Ainsi, ils ont co-conçu plusieurs phases du processus. Tout d’abord, ils se sont concentrés sur l’étude du réseau hydrographique de la rivière Yaqui, qui mesure environ 320 kilomètres, et ont discuté avec les communautés pour comprendre ce dont elles avaient besoin en matière de technologie. D’autre part, des images satellitaires ouvertes historiques ont été collectées et partagées avec les dirigeants communautaires, qui n’avaient jamais consulté toutes ces données auparavant. L’IA entre alors dans la troisième phase : la segmentation et la reconnaissance du territoire. « Il nous a donné des informations détaillées sur ce que nous avons vu et sur la façon dont le sol avait été modifié au fil des années. On sait à quelles dates il y a eu plus ou moins d'eau, quand il y a eu moins de végétation ou de sécheresse… », explique-t-il. « C'est très important car cela permettra aux autorités environnementales de concentrer leurs efforts. »
Enfin, ils ont fourni une base de données (également soutenue par AI) contenant toute la législation mexicaine concernant les peuples autochtones et les ressources en eau. « Comme nous savons que tout le monde n’a pas accès à Internet, nous avons fait en sorte que le téléchargement soit très simple. « C'est ce que nous entendons lorsque nous parlons de co-conception des projets », dit-il.
Ces mesures étaient similaires à celles prises dans Data against Femicides.

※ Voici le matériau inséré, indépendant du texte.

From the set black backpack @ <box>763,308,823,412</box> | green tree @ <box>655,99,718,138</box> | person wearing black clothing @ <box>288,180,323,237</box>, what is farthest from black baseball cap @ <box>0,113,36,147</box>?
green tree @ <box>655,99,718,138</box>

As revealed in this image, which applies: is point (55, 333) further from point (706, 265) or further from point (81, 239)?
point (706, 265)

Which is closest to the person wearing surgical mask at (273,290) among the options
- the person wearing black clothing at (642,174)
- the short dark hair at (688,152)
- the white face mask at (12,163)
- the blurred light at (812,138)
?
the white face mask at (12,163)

La première étape a été de discuter avec les militants, de décider de la manière dont ils souhaitaient normaliser les informations collectées et, enfin, de créer un marqueur de données qui ne supplanterait en aucun cas leur travail. « L'idée était de réduire l'épuisement émotionnel de ceux d'entre nous qui travaillent sur ce projet », explique Suárez Val. L'objectif le plus ambitieux est de pénétrer les médias. « Nous travaillons sur une technologie qui identifie quand il s’agit d’une actualité sensationnelle ou plus respectueuse. Et il existe déjà de nombreux guides internationaux de bonnes pratiques à destination des journalistes, nous ferons apprendre à l’IA sur cette base », affirme-t-il. «Nous souhaitons explorer les possibilités technologiques améliorant ce type de couverture.»
Comme l'explique Mosquera, Leur intention est de « renverser » cette technologie. « Former un algorithme va nous coûter très cher, mais je pense qu'il existe des moyens. Dans la plupart de nos activités, nous utilisons des données et des modèles ouverts. Cela signifie que vous pouvez accéder au code source et voir comment il a été formé, et même le modifier. Et c’est une opportunité géante. « L’IA peut avoir un potentiel positif lorsqu’elle cherche à se réapproprier nos connaissances et nos communautés », conclut Lara-Castro.